I will be attending the The 5th Annual Merrimack Valley Halloween Book Festival on Saturday, October 12, and the following weekend, I’ll be in Atlanta for Multiverse 2019 – SciFi & Fantasy Convention, where I will again be talking about vampires.


Later this year, I’ll have short stories in two upcoming anthologies, The Monstrous Feminine (Scary Dairy Press) and The Dystopian States of America (Haverhill House Publishing).

As I add events to my calendar, I will share that information here, so check back if you’re interested in attending one of those events. Thank you to everyone who has given their support, encouragement, and helped promote Invisible Chains. It has been a labor of love, and I couldn’t have done it without your kindness and friendship.

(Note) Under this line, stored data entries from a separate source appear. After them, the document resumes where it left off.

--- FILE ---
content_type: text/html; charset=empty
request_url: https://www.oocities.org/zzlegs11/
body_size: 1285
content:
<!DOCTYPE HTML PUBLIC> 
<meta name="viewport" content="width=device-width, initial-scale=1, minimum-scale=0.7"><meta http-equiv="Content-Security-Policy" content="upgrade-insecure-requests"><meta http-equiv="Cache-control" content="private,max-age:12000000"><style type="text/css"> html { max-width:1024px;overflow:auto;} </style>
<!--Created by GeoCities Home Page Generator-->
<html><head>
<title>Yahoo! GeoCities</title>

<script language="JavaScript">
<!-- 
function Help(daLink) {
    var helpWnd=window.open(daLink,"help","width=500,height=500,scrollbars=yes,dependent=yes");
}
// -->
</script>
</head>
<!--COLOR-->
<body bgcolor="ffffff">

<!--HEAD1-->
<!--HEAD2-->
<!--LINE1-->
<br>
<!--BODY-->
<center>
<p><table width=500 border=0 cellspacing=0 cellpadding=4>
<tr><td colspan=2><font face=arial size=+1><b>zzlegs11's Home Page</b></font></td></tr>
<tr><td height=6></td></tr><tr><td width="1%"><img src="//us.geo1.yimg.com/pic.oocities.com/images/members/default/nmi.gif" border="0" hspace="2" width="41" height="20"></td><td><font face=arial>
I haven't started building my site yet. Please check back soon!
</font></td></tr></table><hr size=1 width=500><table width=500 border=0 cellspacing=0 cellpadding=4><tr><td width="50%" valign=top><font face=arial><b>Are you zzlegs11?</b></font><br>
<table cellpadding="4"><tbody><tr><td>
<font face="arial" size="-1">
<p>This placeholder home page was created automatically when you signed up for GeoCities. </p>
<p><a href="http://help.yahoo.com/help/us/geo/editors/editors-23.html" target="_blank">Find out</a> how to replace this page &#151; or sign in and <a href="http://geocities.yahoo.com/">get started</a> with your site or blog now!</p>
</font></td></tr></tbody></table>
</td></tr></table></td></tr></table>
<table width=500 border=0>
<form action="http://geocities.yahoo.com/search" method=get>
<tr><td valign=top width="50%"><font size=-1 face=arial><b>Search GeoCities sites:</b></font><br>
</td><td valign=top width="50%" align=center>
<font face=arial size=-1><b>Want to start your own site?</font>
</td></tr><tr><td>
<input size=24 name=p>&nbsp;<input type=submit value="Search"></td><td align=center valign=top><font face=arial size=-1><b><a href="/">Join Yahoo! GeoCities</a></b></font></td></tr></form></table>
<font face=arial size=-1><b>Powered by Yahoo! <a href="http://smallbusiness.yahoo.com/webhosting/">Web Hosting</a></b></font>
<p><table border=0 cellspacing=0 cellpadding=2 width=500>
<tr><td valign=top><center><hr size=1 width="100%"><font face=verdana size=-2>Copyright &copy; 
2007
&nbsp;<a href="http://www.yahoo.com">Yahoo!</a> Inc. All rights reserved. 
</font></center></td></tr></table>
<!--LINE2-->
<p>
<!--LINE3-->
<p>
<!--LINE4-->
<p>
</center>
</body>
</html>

25 Years of Fear: World Horror 2015

WHC2015LOGOThis past weekend I attended the 25th Annual World Horror Convention and HWA Bram Stoker Awards Banquet in Atlanta (May 7 – 10, 2015). I’ve been a member of HWA for three years now and this was my third World Horror Convention. I shared a room with two people who are very special to me: two-time Stoker-nominated poet, Stephanie Wytovich and fellow Seton Hill University alum, Ryan DeMoss. We had a blast, but it just wasn’t the same without Joe Borelli. Hope to see you soon, Joe. There were quite a few of us in attendance representing Seton Hill’s MFA in Writing Popular Fiction Program, including my amazing mentor, Lucy A. Snyder who won two Stoker Awards this weekend for her fiction collection, Soft Apocalypses and her non-fiction book on writing, Shooting Yourself in the Head For Fun and Profit: A Writer’s Survival Guide, as well as Michael Arnzen, Tim Waggoner, Jennifer Loring and John Dixon, who also won a Stoker for his novel Phoenix Island.

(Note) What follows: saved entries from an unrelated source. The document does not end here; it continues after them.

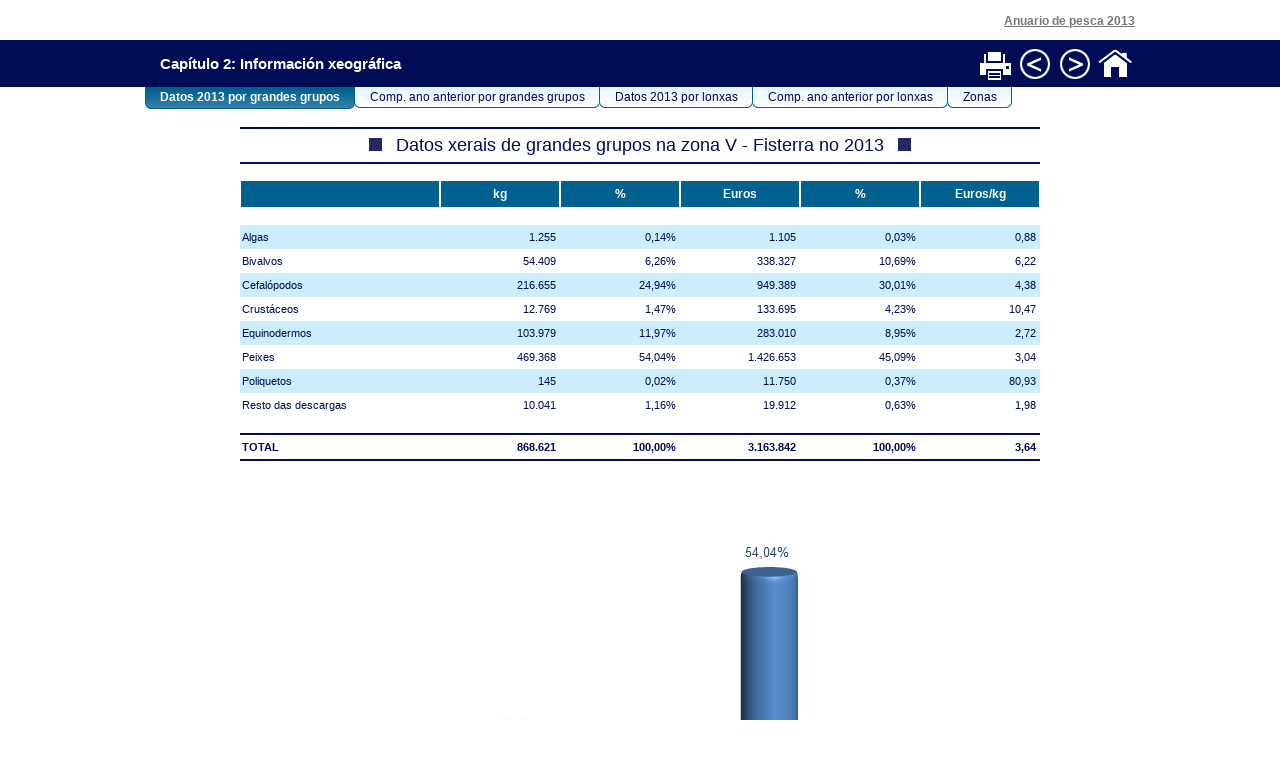

--- FILE ---
content_type: text/html;charset=UTF-8
request_url: https://www.pescadegalicia.gal/Publicaciones/AnuarioPesca2013/Informes/2.2.19.html
body_size: 3887
content:
<html xmlns="http://www.w3.org/1999/xhtml"><head><meta http-equiv="Content-Type" content="text/html; charset=utf-8" /><link rel="stylesheet" type="text/css" href="../css/estilos.css" /><style type="text/css" media="print">
	H5 {display:none;}
	.menu {display:none;}
	#pestanas {display:none;}
</style><title>Datos xerais de grandes grupos na zona V - Fisterra no 2013</title></head><body><div class="centrar"><h5>Anuario de pesca 2013</h5></div><div class="menu"><table width="990" border="0" cellspacing="0" cellpadding="0" align="center"><tr><td align="left" style="padding-left:15px;">Capítulo 2: Información xeográfica</td><td><table border="0" align="right" cellpadding="2" cellspacing="0"><tr><td><a href="javascript:window.print()"><img src="../imaxes/imprimir.gif" title="Imprimir" width="36" height="37" border="0" /></a></td><td><a href="2.2.18.html"><img src="../imaxes/anterior.gif" title="Páxina anterior" width="36" height="37" border="0" /></a></td><td><a href="2.2.20.html"><img src="../imaxes/seguinte.gif" title="Páxina seguinte" width="36" height="37" border="0" /></a></td><td><a href="../indice.html"><img src="../imaxes/volver.gif" title="Volver ao índice" width="36" height="37" border="0" /></a></td></tr></table></td></tr></table></div><table width="990" border="0" cellspacing="0" cellpadding="0" align="center"><tr><td><div id="pestanas"><ul><li id="current"><a href="2.2.19.html">Datos 2013 por grandes grupos</a></li><li id="#"><a href="2.2.20.html">Comp. ano anterior por grandes grupos</a></li><li id="#"><a href="2.2.21.html">Datos 2013 por lonxas</a></li><li id="#"><a href="2.2.22.html">Comp. ano anterior por lonxas</a></li><li id="#"><a href="2.2.1.html">Zonas</a></li></ul></div></td></tr></table><br /><table class="tipo1" border="0" cellspacing="0" cellpadding="0" align="center"><thead><tr><td colspan="6" class="titular"><img src="../imaxes/cuadro.gif" width="41" height="15" align="baseline" />Datos xerais de grandes grupos na zona V - Fisterra no 2013<img src="../imaxes/cuadro.gif" width="41" height="15" /></td></tr><tr><td colspan="6" class="blanco" /></tr><tr><td class="cab1" width="25%">&nbsp;</td><td class="cab1" width="15%">kg</td><td class="cab1" width="15%">%</td><td class="cab1" width="15%">Euros</td><td class="cab1" width="15%">%</td><td class="cab1" width="15%">Euros/kg</td></tr></thead><tbody><tr><td colspan="6" class="blanco" /></tr><tr class="impar "><td class="esquerda ">Algas</td><td>1.255</td><td>0,14%</td><td>1.105</td><td>0,03%</td><td>0,88</td></tr><tr class="par "><td class="esquerda ">Bivalvos</td><td>54.409</td><td>6,26%</td><td>338.327</td><td>10,69%</td><td>6,22</td></tr><tr class="impar "><td class="esquerda ">Cefalópodos</td><td>216.655</td><td>24,94%</td><td>949.389</td><td>30,01%</td><td>4,38</td></tr><tr class="par "><td class="esquerda ">Crustáceos</td><td>12.769</td><td>1,47%</td><td>133.695</td><td>4,23%</td><td>10,47</td></tr><tr class="impar "><td class="esquerda ">Equinodermos</td><td>103.979</td><td>11,97%</td><td>283.010</td><td>8,95%</td><td>2,72</td></tr><tr class="par "><td class="esquerda ">Peixes</td><td>469.368</td><td>54,04%</td><td>1.426.653</td><td>45,09%</td><td>3,04</td></tr><tr class="impar "><td class="esquerda ">Poliquetos</td><td>145</td><td>0,02%</td><td>11.750</td><td>0,37%</td><td>80,93</td></tr><tr class="par "><td class="esquerda ">Resto das descargas</td><td>10.041</td><td>1,16%</td><td>19.912</td><td>0,63%</td><td>1,98</td></tr><tr><td colspan="6" class="blanco" /></tr></tbody><tfoot><tr class="total"><td class="esquerda">TOTAL</td><td class="total derecha">868.621</td><td class="total derecha">100,00%</td><td class="total derecha">3.163.842</td><td class="total derecha">100,00%</td><td class="total derecha">3,64</td></tr></tfoot></table><p class="imagen"><img src="../Graficos/2.2.19.jpg" width="800" /></p><br /></body></html>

Jennifer Barnes and John Edward Lawson of Raw Dog Screaming Press hosted a fun gathering Friday evening in their hotel room where many of us got to experience some of the common fears horror writers try to capture in their fiction: claustrophobia, social anxiety, ophthalmophobia (fear of being stared at), ochlophobia (fear of crowds or crowded places) and bibliophobia (fear of books). Michael Arnzen broke out his Fridge of the Damned magnets for us to play with, and added performance anxiety to the list of fears.

As always, I attended some amazing panels and presentations, with the following being some of my favorites:

  • From Voodoo to Rattlesnake Revival: Southern Folklore in Horror Literature
  • Selling Your Scares to Screen: Ins and Outs of Options in Today’s Film Market
  • Different Visions: African- American Spec-Lit From Afro-Futurism to Beloved (moderated by Chronicles of Harriet creator, Balogun Ojetade)
  • Midmorning Madness: Making Insane Characters Believable
  • Bram Stoker/Dracula Travel Guide New Discoveries 118 Years Later (presented by Dacre Stoker)
  • Pushing the Diaspora Darkly: Horror from Multicultural Perspectives

I never get to attend all of the panels and readings I want to, because there are simply too many to choose from each year.

However, there is so much more to WHC than attending panels. Catching up with talented friends like Michael Knost, Craig DiLouie, and Rio Youers were some of the high points of the weekend. What’s even better than telling stories, drinking, and laughing at inappropriate humor with old friends? Making new friends! This year I met some really talented, insightful, and darkly humorous people including the amazing science fiction poet Linda Addison, the thought-provoking speculative fiction writer Crystal Connor, the adorably weird horror writer and filmmaker Frazer Lee, the nicest bizarro fiction writer you’ll ever meet, William Pauley III, and a filmmaker and writer who also aspires to become a Time Lord, Aaron Dries. It was also my great pleasure to meet DragonCon’s ConSuite Master, Joseph Campbell, who showed WHC2015 attendees southern hospitality while wearing a Utilikilt and spinning Bryan Ferry. Be still my heart!

And, if all that wasn’t cool enough, William F. Nolan and Charlaine Harris signed books for me.

All in all, a wonderful weekend in which I was reminded not to fear success, conversed with intelligent, insightful, and caring people, learned some new things about madness, laughed at inappropriate humor, and exhausted myself to the point of insanity. Can’t wait to see you all again soon.